ESENSI.TV, JAKARTA - Rancangan Undang-Undang (RUU) tentang Tentara Nasional Indonesia (TNI) tengah menjadi sorotan publik.
RUU ini bertujuan merevisi aturan lama yang mengatur peran, tugas, serta posisi prajurit TNI di ranah sipil.
Salah satu poin paling kontroversial adalah usulan penambahan jumlah kementerian dan lembaga yang bisa diisi oleh perwira aktif TNI, dari 10 menjadi 16 posisi.
Perubahan ini menimbulkan kekhawatiran akan semakin meluasnya peran militer dalam pemerintahan sipil, yang sejatinya berpotensi bertentangan dengan prinsip reformasi TNI pasca-reformasi 1998.

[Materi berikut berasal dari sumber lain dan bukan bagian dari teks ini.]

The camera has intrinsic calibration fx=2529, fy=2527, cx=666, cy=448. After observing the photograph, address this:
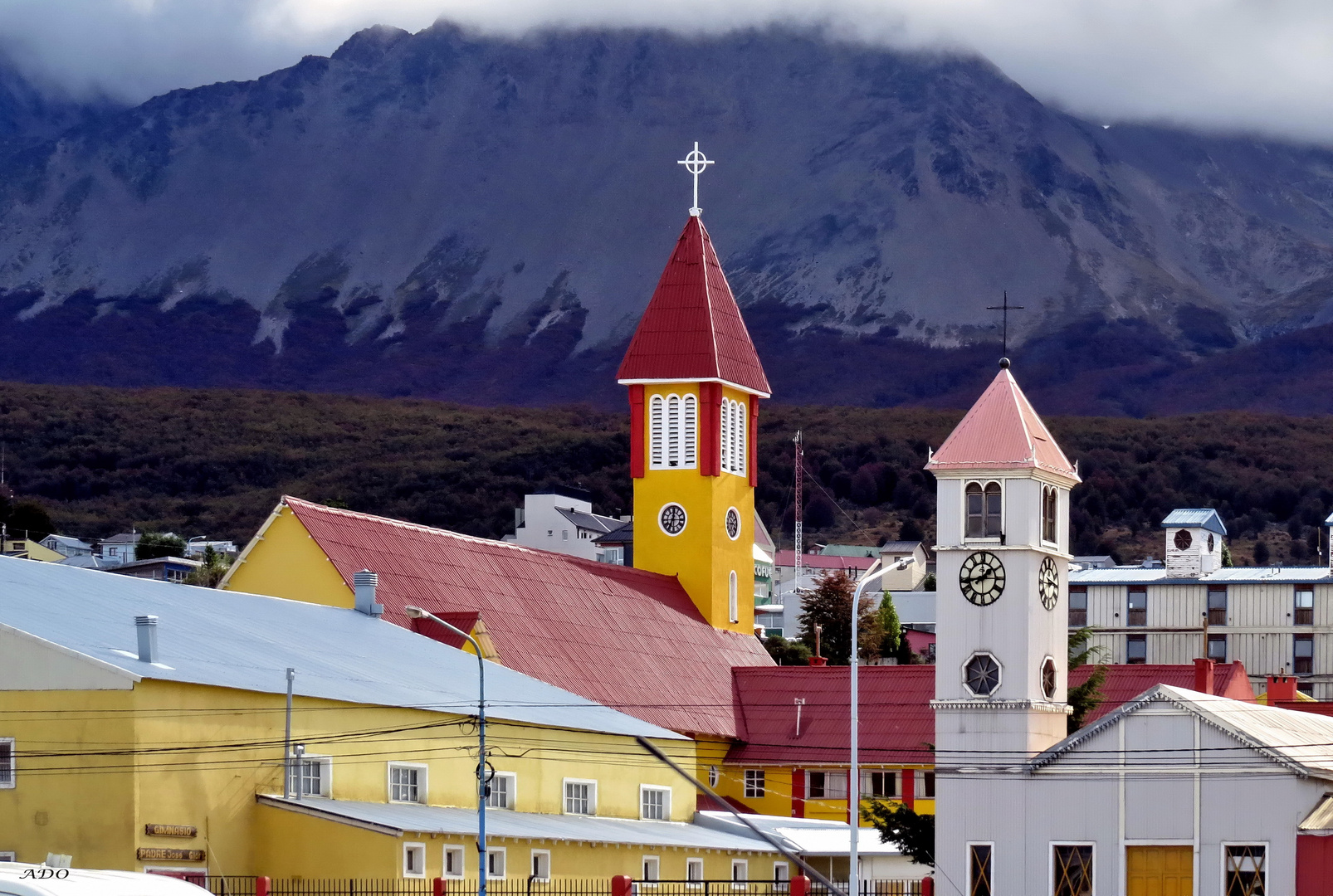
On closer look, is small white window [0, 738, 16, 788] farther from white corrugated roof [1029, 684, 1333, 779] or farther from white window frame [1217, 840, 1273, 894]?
white window frame [1217, 840, 1273, 894]

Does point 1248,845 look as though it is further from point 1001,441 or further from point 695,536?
point 695,536

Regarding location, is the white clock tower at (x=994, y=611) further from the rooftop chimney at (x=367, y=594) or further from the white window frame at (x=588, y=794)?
the rooftop chimney at (x=367, y=594)

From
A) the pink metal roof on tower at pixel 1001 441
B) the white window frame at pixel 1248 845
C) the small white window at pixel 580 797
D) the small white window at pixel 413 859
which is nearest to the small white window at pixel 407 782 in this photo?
the small white window at pixel 413 859

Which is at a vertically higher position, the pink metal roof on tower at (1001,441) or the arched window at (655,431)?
the arched window at (655,431)

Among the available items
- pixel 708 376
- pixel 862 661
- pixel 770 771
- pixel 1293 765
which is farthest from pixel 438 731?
pixel 862 661

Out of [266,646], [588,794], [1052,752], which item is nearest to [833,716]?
[588,794]

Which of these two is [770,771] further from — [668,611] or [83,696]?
[83,696]

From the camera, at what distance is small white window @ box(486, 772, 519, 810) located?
59.9 m

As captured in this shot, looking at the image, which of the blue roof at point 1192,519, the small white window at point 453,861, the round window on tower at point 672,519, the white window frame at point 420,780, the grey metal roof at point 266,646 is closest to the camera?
the grey metal roof at point 266,646

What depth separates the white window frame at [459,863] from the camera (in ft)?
173

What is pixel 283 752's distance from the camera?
5212cm

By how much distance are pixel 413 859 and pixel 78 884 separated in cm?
2688

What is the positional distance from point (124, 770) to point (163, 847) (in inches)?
73.2

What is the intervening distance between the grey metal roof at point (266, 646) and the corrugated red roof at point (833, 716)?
1172 centimetres
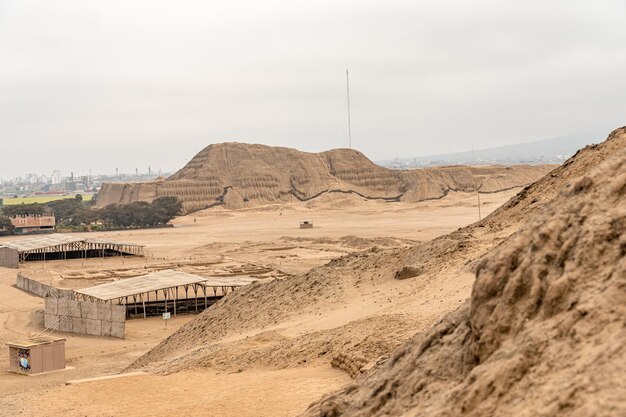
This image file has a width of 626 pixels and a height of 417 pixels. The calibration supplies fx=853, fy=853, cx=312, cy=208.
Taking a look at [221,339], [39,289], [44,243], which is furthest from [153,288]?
[44,243]

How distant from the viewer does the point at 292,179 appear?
4417 inches

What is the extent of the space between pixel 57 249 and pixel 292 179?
5593cm

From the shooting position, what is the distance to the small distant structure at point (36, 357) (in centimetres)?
2359

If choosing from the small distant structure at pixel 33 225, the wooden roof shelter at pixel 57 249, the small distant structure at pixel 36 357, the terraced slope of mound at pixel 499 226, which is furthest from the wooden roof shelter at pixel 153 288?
the small distant structure at pixel 33 225

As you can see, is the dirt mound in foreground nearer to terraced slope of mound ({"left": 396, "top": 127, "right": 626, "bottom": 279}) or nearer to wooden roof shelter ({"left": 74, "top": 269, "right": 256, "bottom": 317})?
terraced slope of mound ({"left": 396, "top": 127, "right": 626, "bottom": 279})

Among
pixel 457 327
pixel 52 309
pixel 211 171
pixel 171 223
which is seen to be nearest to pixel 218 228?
pixel 171 223

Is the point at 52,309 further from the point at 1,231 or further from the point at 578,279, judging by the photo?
the point at 1,231

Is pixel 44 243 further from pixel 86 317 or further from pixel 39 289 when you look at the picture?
pixel 86 317

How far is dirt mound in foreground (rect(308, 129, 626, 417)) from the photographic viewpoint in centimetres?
656

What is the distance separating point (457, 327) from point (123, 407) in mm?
7790

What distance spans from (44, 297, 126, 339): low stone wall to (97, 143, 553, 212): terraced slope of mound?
7089 centimetres

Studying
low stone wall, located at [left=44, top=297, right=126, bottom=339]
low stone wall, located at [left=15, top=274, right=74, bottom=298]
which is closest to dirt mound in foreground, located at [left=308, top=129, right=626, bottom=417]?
low stone wall, located at [left=44, top=297, right=126, bottom=339]

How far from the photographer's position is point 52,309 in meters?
32.1

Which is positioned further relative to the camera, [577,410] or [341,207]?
[341,207]
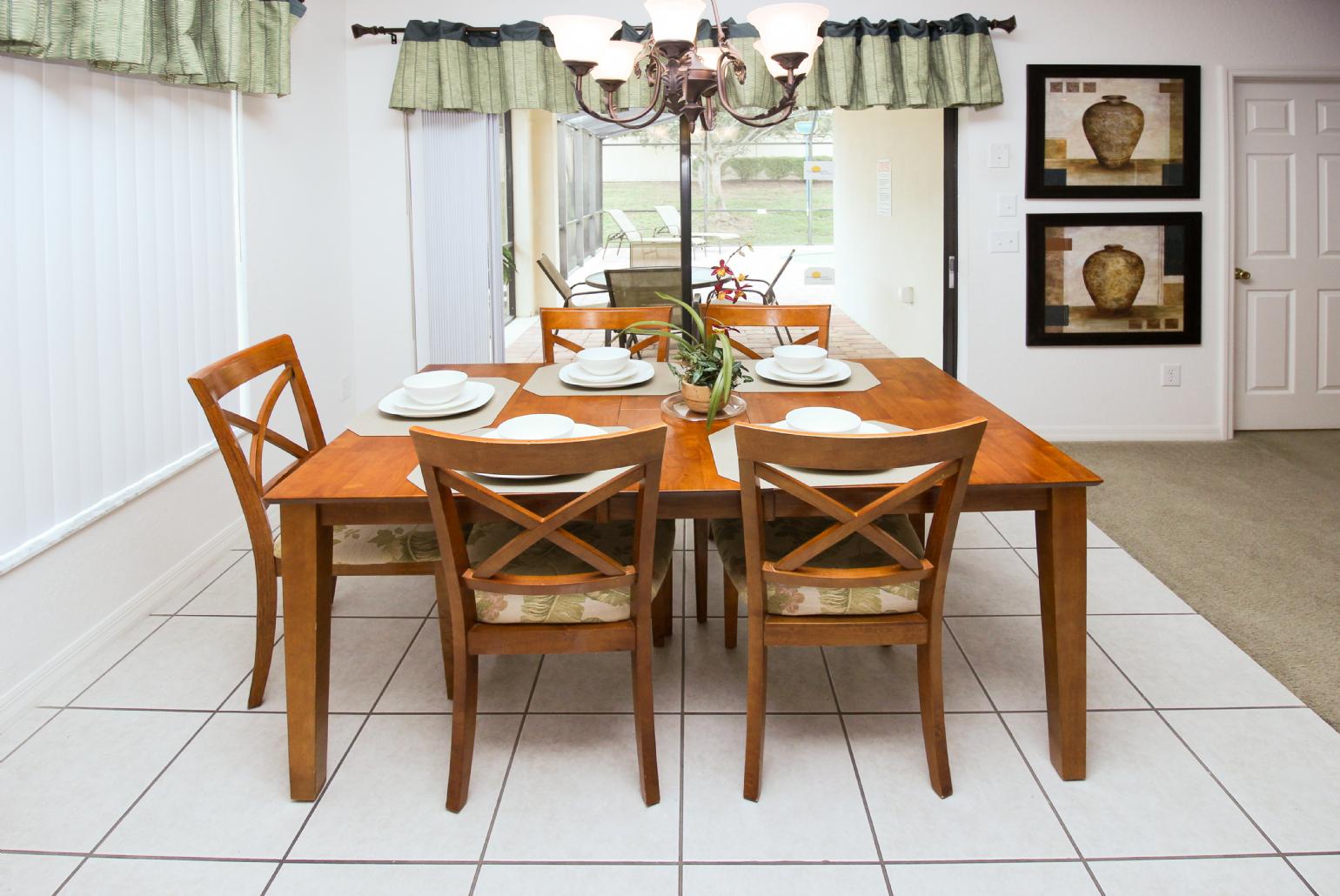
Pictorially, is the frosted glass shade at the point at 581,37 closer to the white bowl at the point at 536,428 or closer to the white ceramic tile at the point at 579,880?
the white bowl at the point at 536,428

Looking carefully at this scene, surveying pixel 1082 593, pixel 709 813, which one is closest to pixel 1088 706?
pixel 1082 593

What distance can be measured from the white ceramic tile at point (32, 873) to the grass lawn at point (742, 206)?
3650 millimetres

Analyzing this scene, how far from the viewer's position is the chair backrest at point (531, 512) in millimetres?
1715

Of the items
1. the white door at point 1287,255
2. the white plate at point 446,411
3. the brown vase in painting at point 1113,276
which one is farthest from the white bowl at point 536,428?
the white door at point 1287,255

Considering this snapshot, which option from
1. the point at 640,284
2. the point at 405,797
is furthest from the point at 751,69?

Kala itu, salah satu poin penting reformasi adalah menegaskan pemisahan antara militer dan urusan sipil, demi memastikan supremasi sipil dalam demokrasi.
Namun, alih-alih dibahas terbuka, proses pembahasan RUU ini justru menuai kritik keras.
Rapat Panitia Kerja (Panja) RUU TNI yang digelar di Hotel Fairmont, Jakarta, pada Jumat lalu, menambah kecurigaan publik.
Lokasi yang mewah dan terkesan eksklusif menimbulkan pertanyaan tentang efisiensi anggaran dan transparansi pembahasan.
Pakar hukum tata negara, Bivitri Susanti, turut angkat bicara mengenai polemik ini.
Menurutnya, DPR seharusnya tidak terburu-buru membahas revisi RUU TNI, apalagi dengan cara yang terkesan tertutup.
Bivitri menilai ada potensi kemunduran demokrasi jika revisi ini lolos tanpa pengawasan publik.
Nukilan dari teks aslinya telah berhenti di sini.